**Task directions:** Render everything from the line containing "With respect to height, which from" down to the end of the material as a Markdown table with two columns, Row and Line, numbering each row and leaving out blank lines.

===

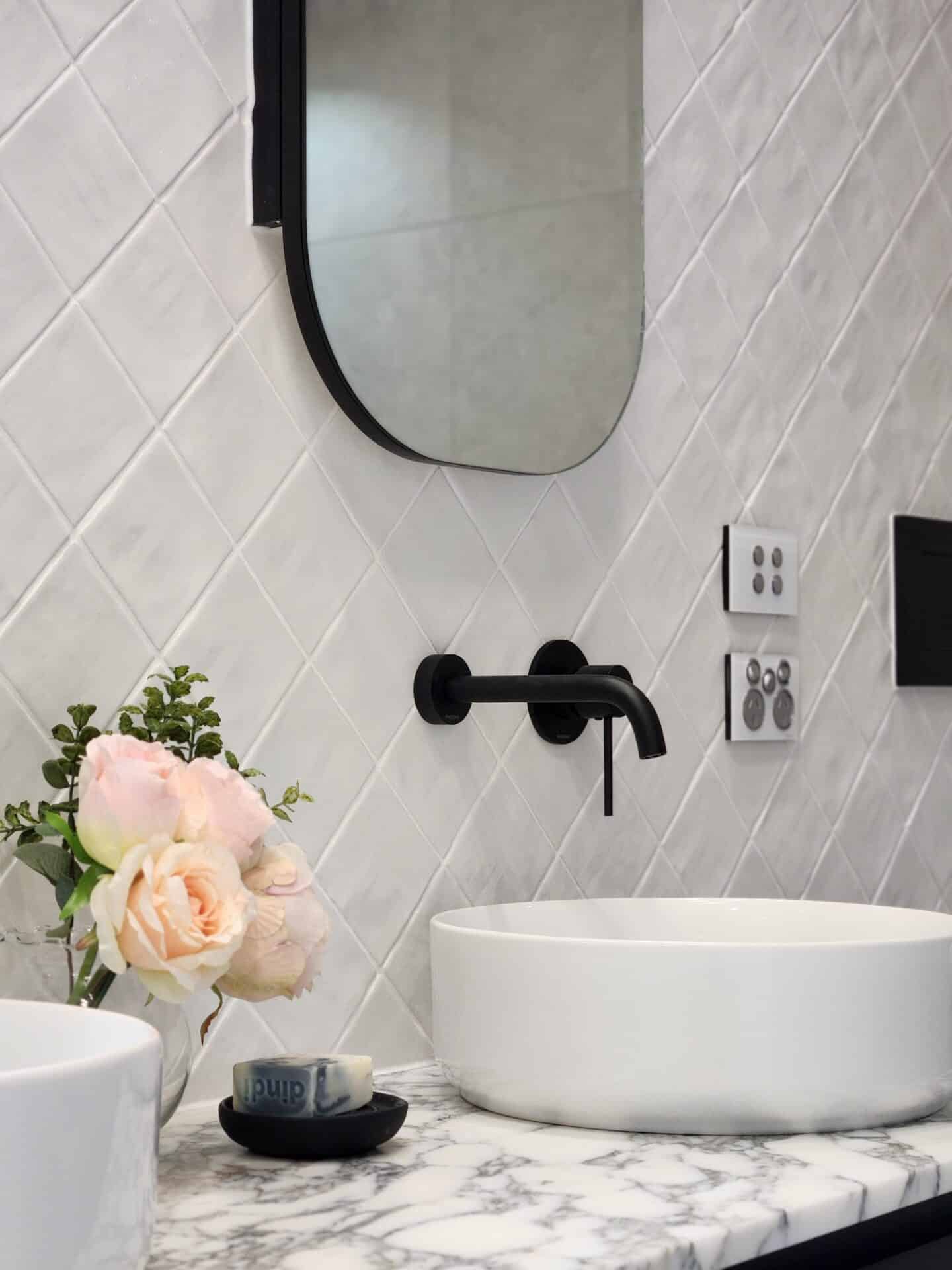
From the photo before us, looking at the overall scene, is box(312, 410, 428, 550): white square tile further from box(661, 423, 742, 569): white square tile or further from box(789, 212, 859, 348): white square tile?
box(789, 212, 859, 348): white square tile

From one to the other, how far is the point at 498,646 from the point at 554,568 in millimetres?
110

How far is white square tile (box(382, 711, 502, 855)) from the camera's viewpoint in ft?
4.38

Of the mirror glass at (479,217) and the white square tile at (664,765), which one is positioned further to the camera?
the white square tile at (664,765)

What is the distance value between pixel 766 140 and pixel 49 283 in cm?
95

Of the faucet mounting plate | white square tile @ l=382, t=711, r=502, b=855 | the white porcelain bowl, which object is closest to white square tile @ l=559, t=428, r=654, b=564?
the faucet mounting plate

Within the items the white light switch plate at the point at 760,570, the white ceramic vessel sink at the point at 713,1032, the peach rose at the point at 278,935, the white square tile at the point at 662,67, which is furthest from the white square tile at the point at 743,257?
the peach rose at the point at 278,935

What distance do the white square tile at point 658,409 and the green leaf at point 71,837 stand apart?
0.82 metres

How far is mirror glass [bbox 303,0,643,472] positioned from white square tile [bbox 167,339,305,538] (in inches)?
2.6

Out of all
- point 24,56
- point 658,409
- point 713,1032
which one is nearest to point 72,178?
point 24,56

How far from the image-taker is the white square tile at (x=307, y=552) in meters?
1.25

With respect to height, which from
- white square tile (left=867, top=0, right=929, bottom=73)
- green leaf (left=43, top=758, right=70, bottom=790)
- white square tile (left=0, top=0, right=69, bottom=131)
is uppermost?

===

**Answer in full:**
| Row | Line |
|---|---|
| 1 | With respect to height, which from |
| 2 | - white square tile (left=867, top=0, right=929, bottom=73) |
| 3 | - green leaf (left=43, top=758, right=70, bottom=790) |
| 4 | - white square tile (left=0, top=0, right=69, bottom=131) |
| 5 | is uppermost? |